保護責任者遺棄致死の疑いで逮捕された父親(36)のDVの影響で、母親(32)がひとりで家を出たのが約10年前。その後、十分な食事を与えなかったため、男児は衰弱死。だが、小学校の就学時健診や入学説明会に参加しなかった時も、学校と児相は家庭訪問するものの、「会えなかった」で終了。所在は追及しなかった。

 今年3月には、父親が市に対し、「妻子は東京のどこかにいるが詳しく知らない」と弁明。それを鵜呑みに住民登録を抹消したのだ。NPO法人子ども虐待ネグレクト防止ネットワーク・山田不二子理事長は、こう指摘する。

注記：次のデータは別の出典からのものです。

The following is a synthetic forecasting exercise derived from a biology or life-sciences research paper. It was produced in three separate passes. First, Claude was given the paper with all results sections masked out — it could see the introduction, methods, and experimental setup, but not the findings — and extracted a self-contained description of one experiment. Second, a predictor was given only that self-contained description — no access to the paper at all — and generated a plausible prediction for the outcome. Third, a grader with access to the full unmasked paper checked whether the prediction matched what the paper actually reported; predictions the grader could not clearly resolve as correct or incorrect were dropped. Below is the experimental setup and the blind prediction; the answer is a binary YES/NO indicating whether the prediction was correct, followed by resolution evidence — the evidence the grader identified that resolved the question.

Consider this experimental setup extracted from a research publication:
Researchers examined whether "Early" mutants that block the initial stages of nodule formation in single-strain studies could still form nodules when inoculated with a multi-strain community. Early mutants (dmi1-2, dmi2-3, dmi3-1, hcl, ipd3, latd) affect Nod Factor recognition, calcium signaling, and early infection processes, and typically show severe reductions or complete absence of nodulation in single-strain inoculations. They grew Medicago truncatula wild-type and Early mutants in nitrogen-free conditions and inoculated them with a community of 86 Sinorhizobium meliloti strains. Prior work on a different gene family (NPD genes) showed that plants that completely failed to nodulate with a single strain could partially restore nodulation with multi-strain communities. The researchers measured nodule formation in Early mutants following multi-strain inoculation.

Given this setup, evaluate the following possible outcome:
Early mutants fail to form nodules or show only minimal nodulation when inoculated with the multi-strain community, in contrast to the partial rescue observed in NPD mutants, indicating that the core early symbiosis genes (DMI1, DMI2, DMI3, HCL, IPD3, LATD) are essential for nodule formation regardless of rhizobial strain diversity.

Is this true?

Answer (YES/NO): NO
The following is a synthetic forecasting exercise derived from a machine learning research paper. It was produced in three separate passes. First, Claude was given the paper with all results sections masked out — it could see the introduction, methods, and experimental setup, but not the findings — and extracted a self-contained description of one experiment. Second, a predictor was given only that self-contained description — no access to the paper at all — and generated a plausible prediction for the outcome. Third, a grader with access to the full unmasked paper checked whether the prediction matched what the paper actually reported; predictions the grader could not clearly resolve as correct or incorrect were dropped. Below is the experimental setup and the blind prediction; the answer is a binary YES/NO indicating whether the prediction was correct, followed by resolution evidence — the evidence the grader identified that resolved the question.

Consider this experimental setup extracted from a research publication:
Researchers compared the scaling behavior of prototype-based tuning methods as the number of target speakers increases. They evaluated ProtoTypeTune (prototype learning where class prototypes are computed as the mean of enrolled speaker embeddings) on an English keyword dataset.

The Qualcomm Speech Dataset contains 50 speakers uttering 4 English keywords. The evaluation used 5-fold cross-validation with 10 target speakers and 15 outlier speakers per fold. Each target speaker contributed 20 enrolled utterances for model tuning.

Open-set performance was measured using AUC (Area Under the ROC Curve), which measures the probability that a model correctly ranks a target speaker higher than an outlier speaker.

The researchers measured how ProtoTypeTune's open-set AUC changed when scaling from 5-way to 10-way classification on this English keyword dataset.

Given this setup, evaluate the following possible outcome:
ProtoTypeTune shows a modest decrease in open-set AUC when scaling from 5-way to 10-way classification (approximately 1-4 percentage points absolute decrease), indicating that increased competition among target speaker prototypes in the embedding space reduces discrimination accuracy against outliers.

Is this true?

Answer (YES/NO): NO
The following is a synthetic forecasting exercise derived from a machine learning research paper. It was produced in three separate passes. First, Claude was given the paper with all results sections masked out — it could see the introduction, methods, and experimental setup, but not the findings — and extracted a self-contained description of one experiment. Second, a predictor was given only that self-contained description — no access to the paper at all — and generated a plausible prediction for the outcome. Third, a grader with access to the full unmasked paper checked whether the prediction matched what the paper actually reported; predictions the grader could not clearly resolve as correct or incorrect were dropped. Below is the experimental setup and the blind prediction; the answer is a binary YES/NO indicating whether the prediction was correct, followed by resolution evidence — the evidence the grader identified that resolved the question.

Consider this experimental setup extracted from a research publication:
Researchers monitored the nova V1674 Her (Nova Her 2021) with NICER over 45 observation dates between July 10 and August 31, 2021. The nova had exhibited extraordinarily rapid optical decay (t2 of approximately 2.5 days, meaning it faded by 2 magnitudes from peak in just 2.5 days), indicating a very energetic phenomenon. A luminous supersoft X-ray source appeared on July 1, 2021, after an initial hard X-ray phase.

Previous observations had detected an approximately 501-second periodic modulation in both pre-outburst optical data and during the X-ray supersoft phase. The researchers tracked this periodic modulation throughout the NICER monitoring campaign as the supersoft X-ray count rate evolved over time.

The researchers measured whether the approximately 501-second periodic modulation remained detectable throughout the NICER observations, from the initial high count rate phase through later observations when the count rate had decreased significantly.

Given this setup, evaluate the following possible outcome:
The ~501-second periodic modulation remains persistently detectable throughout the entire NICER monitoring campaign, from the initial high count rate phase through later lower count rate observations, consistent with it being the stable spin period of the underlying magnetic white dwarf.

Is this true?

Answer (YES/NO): YES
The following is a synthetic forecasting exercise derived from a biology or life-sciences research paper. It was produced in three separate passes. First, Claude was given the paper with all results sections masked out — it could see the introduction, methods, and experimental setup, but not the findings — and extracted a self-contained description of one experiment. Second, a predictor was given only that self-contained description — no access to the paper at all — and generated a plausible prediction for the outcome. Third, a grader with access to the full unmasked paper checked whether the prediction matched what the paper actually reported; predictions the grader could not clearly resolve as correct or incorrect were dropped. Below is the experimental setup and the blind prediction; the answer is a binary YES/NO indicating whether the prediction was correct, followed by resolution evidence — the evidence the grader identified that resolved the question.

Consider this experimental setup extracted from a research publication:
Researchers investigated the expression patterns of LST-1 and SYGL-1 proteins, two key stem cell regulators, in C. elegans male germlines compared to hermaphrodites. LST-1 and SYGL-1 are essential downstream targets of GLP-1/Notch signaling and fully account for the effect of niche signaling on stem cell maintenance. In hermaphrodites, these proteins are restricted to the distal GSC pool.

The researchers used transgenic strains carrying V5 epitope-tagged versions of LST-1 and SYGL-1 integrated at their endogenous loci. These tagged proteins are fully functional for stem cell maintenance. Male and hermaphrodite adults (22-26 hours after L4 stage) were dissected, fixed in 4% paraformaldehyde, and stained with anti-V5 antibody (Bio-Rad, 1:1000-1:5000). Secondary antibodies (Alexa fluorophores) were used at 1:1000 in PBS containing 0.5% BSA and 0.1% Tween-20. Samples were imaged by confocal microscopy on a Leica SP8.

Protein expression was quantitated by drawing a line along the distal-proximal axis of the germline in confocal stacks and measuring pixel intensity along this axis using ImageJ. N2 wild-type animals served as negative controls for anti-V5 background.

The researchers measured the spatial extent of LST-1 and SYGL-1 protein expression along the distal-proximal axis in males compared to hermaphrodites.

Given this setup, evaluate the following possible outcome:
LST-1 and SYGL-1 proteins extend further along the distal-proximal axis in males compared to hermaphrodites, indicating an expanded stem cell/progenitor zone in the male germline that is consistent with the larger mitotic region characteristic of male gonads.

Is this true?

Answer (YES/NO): NO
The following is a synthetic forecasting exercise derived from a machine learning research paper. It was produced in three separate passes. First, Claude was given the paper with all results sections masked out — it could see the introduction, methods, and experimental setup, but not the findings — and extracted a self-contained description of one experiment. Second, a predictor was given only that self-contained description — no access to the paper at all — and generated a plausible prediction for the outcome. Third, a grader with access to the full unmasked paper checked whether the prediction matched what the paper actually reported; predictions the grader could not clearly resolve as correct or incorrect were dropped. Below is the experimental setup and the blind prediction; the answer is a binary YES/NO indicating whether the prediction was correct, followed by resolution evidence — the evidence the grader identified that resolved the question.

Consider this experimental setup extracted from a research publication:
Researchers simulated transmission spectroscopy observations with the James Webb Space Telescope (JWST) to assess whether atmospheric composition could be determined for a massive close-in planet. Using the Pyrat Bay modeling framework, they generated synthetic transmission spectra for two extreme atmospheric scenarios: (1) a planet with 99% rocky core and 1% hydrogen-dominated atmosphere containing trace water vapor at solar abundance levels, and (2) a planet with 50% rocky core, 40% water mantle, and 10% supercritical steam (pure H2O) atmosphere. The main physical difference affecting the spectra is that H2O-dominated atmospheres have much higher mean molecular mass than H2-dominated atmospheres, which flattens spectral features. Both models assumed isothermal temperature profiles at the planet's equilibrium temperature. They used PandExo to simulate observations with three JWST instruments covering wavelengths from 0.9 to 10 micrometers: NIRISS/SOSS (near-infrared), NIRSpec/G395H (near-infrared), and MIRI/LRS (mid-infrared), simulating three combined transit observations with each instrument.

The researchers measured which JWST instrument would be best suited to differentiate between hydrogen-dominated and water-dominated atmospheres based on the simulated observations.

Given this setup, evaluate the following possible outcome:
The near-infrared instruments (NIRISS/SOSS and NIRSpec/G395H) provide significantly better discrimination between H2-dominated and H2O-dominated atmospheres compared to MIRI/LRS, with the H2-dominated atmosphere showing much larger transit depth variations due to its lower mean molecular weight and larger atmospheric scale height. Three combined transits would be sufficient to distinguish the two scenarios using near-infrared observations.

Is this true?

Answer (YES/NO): NO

「行政が恐ろしく縦割りで情報共有ができないことが一因です」

 男児への児童手当の申請手続きが途切れていたこと、亡くなる前の04年10月未明、男児が紙おむつ姿で裸足のまま、路上にいたところを保護されていた事実、3歳児健診が未受診だったこと。これらの情報が部署を超えて共有されていれば、早期に気づけただろう。

 就学前には、3歳児健診以外にも予防接種や視力検査など、出席するか否かで子どもの安否を確認できる機会は多くある。